Connections to economic power
The core contribution of this work is to draw a formal connection between performativity in predictive systems and the economic concept of power. Predictive systems play a central role in many businesses, and performative power assesses the effect they can have on the behavior of their participants. While our measure is purely observational, it is sensitive to salient aspects of the market – the effect of a firm’s predictions is more pronounced when the firm has a strong market position, a large user base, and high consumer retention; on the other hand, the effects are less pronounced when competition is present, and close substitutes to the firm’s predictive service are available. This aligns with the qualitative behavior we expect from any measure of economic power. By establishing this link, performative power turns the original question of assessing the power of a firm in a digital economy into a causal inference problem that is more familiar to computer scientists.
Consequences of high performative power
A natural question to ask is: what does it mean if a firm is found to have high performative power?
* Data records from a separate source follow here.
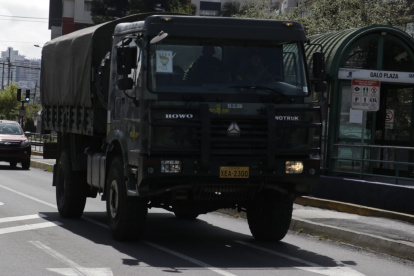 Seguridad. Comandos de la Brigada de Fuerzas Especiales de Latacunga hicieron un reconocimiento de los sitios en los que reforzarán la seguridad.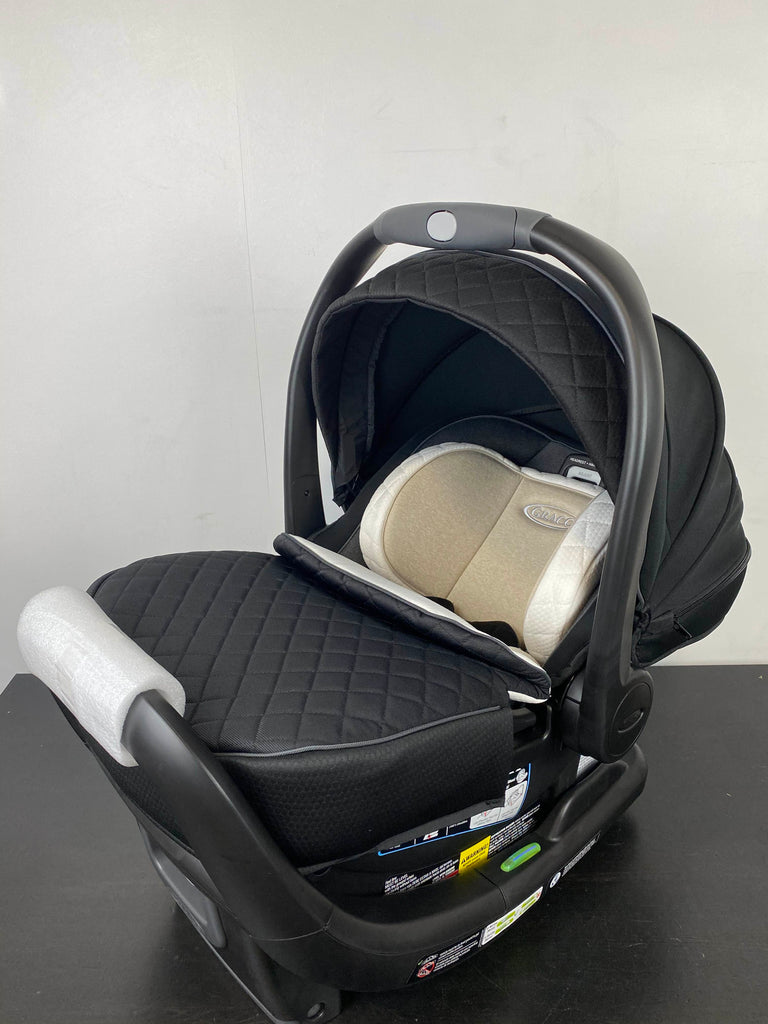 Graco Snugride Snugfit 35 Elite Infant Car Seat, Pierce, 2020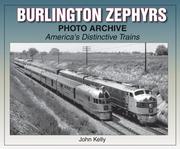 Cover of: Burlington Zephyrs: America's Distinctive Trains (Photo Archive)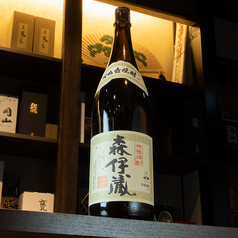 和料理の味を引き立てる美酒◎各地の日本酒・焼酎が豊富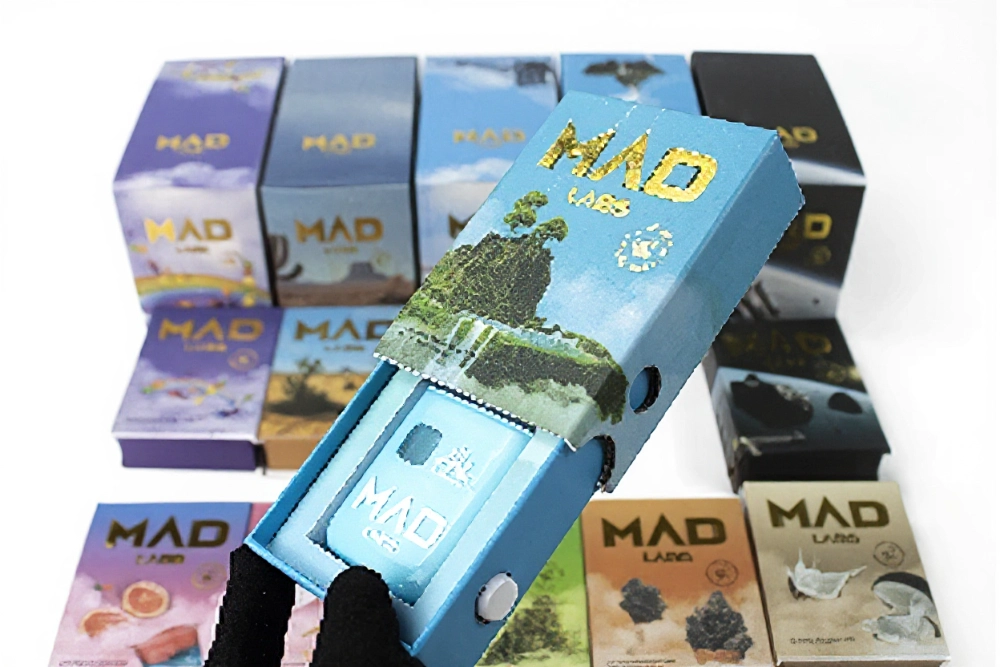 MAD 2ml for Broad Flavor Choice and Retail Testing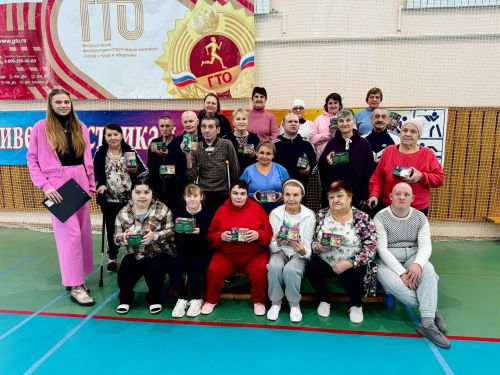 Спортивный фестиваль для людей с ОВЗ прошёл в Тетюшах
It means that the firm can steer a population. In analogy with a price-maker in economics, the firm can shape the market. This ability offers the firm a lever they can exploit when optimizing their predictive models in light of their chosen profit metric. Concretely, high performative power means that the firm can steer towards behavior that is easier to predict or monetize. For the reader familiar with the typical risk minimization objective in supervised learning, this implies that to achieve low risk, the firm can not merely extract existing patterns but change the distribution over data. This constitutes a widely unexplored dimension of prediction.
From the perspective of user welfare, high performative power constitutes a reason for concern as it implies a lot of control for the platform over its participants. But ultimately, whether this power is used for good or bad requires further investigations, and it largely depends on the firm’s optimization strategies, its incentives, and how well they are aligned with user interests.
Between the lines
Performative power is proposed in the context of digital economies. It is widely acknowledged that digital economies are complex and differ significantly from classical markets. As a consequence, classical tools from economic theory struggle to provide insight into market power in digital economies necessary for effective antitrust enforcement. In part, because many of these markets are multi-sided, the meaning of products, market participants, and prices is completely altered, and participant behavior is highly susceptible to behavioral weaknesses. To tackle these challenges, there is a need for new investigative tools and economic concepts.
In response to this call, performative power focuses on where the rubber meets the road: the predictive model of the platform and its causal powers. Thereby it side-steps the challenge of specifying the complex mechanisms governing the market but instead focuses on a directly observational statistic. We envision that performative power can provide a valuable new perspective and serve as a complementary tool to existing approaches for measuring power in digital economies. It could help flag the potential for user harm in digital marketplaces and identify situations that merit further investigation.